Ich will folgendes Ergebnis bekommen: Die ID, bei der alle 3 Werte (von 1 bis 3) auftauchen - in diesem Fall also die 1.

Folgende Abfrage liefert KEIN Ergebnis:
SELECT ID FROM tabelle WHERE WERT=1 AND WERT=2 AND WERT=3

Habe auch versuch über die Summe zu gehen:
SELECT ID FROM tabelle HAVING SUM(WERT)=6
--> gibt die Fehlermeldung: "keine Gruppenfunktion für Einzelgruppe"
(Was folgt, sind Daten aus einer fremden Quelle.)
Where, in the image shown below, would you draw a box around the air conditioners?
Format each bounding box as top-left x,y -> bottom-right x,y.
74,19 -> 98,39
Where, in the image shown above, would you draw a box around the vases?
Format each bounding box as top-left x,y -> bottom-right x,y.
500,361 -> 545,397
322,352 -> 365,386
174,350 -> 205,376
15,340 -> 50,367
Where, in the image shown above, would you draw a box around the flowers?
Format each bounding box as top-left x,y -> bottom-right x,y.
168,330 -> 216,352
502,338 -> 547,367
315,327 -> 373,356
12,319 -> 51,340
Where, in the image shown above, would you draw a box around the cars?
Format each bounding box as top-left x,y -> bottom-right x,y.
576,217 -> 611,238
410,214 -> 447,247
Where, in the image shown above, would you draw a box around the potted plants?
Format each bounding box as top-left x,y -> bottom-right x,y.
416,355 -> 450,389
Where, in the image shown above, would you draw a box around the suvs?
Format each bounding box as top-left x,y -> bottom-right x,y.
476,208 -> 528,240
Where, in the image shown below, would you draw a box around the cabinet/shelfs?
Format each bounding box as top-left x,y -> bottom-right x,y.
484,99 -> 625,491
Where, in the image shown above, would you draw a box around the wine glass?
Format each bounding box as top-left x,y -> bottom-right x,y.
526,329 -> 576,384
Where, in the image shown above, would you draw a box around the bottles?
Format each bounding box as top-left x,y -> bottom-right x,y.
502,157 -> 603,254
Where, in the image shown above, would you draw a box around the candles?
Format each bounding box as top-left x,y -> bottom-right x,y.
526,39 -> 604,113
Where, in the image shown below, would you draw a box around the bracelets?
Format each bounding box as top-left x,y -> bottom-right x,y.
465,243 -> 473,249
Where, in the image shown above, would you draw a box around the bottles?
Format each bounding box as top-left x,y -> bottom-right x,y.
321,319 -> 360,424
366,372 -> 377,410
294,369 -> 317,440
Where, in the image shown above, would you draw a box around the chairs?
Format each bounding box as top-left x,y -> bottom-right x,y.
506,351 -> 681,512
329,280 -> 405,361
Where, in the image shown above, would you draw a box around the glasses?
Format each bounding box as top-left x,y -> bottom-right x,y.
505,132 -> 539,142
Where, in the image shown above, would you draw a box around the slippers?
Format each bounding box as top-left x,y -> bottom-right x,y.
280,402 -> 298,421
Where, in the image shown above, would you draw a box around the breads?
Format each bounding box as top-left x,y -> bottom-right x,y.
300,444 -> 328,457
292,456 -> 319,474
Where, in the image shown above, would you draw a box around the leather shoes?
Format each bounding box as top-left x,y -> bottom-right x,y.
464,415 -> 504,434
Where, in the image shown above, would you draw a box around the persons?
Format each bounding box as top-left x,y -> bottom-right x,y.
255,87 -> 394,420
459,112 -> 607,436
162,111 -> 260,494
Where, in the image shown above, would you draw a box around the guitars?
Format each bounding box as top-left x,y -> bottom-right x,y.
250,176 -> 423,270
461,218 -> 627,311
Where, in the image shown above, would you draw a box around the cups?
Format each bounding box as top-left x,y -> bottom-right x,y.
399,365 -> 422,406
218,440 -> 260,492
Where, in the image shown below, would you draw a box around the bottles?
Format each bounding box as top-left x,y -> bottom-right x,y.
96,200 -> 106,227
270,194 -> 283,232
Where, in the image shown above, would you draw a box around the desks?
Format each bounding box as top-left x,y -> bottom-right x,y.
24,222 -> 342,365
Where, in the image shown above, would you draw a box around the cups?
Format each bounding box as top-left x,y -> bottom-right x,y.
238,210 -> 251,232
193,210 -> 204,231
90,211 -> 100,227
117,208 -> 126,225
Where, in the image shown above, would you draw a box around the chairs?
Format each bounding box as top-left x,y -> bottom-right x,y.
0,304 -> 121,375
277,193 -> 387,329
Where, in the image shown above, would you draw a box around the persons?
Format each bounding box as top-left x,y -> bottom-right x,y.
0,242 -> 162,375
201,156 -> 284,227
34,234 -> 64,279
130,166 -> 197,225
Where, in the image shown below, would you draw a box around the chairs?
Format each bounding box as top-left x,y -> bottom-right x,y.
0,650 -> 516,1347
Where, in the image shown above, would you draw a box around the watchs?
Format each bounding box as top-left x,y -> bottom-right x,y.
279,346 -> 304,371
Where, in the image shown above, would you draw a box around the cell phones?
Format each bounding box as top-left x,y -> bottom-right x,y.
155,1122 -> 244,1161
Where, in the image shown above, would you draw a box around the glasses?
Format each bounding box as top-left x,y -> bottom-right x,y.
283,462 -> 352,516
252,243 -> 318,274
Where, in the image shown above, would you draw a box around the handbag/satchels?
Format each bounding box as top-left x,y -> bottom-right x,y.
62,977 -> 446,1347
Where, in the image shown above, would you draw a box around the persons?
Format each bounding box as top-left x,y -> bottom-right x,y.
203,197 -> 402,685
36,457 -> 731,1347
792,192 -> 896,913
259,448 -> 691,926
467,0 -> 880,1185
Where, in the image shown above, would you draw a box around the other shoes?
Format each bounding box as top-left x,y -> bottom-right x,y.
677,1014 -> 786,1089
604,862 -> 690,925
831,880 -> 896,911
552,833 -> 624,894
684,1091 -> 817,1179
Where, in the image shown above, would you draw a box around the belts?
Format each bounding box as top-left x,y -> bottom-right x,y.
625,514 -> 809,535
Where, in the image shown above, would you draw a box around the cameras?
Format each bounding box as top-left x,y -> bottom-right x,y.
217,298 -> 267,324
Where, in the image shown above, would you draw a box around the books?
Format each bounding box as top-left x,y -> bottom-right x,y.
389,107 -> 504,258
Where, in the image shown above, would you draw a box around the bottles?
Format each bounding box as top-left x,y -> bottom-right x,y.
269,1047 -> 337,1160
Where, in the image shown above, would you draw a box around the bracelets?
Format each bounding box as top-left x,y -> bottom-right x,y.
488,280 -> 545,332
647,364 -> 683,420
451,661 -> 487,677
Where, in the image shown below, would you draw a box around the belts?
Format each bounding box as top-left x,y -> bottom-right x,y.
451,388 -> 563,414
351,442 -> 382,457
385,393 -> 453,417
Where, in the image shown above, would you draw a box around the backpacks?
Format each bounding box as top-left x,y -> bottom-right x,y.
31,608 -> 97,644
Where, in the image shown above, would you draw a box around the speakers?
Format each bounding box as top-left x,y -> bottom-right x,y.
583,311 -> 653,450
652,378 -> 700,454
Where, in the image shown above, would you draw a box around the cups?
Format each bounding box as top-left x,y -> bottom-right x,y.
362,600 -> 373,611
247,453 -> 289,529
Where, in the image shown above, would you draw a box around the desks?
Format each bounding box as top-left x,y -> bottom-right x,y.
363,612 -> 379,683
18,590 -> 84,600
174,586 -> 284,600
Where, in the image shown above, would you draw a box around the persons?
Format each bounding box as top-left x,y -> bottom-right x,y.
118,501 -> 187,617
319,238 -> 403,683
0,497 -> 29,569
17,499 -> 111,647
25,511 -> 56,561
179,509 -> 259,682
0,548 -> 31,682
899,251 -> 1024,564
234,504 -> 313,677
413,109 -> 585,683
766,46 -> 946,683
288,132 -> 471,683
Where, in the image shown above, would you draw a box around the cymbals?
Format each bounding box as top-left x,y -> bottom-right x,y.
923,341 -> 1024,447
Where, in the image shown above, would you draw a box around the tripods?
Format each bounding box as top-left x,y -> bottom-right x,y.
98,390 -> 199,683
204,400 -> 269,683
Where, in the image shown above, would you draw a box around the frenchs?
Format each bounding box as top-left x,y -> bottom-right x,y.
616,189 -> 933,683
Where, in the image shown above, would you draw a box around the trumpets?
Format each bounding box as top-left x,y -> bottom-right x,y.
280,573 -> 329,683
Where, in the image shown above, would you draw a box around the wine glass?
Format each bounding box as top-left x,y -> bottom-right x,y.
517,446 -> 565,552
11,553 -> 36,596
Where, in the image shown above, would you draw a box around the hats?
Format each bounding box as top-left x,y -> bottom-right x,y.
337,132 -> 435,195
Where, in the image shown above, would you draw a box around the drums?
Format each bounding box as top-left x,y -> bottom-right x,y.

Ich hoffe mir kann jemand weiter helfen!


----------



## trazzag (29. Aug 2007)

Ok, die zweite Variante habe ich jetzt doch zum Laufen bekommen, in dem ich ein GROUP BY eingefügt habe:

SELECT ID FROM tabelle GROUP BY ID HAVING SUM(WERT)=6

Warum das anders nicht läuft, würde mich dennoch interessieren...


----------



## mikachu (30. Aug 2007)

SELECT ID FROM tabelle WHERE WERT=1 AND WERT=2 AND WERT=3
in der tabelle werden tupel für tupel die bedinungen abgeprüft... da aber eine id genau einen wert hat, trifft die bedingung niemals zu

SELECT ID FROM tabelle HAVING SUM(WERT)=6
es wird wieder tupel für tupel durchgegangen...

SELECT ID FROM tabelle GROUP BY ID HAVING SUM(WERT)=6
hier fasst du die einzelnen tupel, die die gleiche id besitzen, zu einer menge zusammen, worauf du die sum() funktion mit den gewünschten ergebnis aufrufen kannst

liest du dir das hier mal durch


----------



## trazzag (30. Aug 2007)

Danke!


----------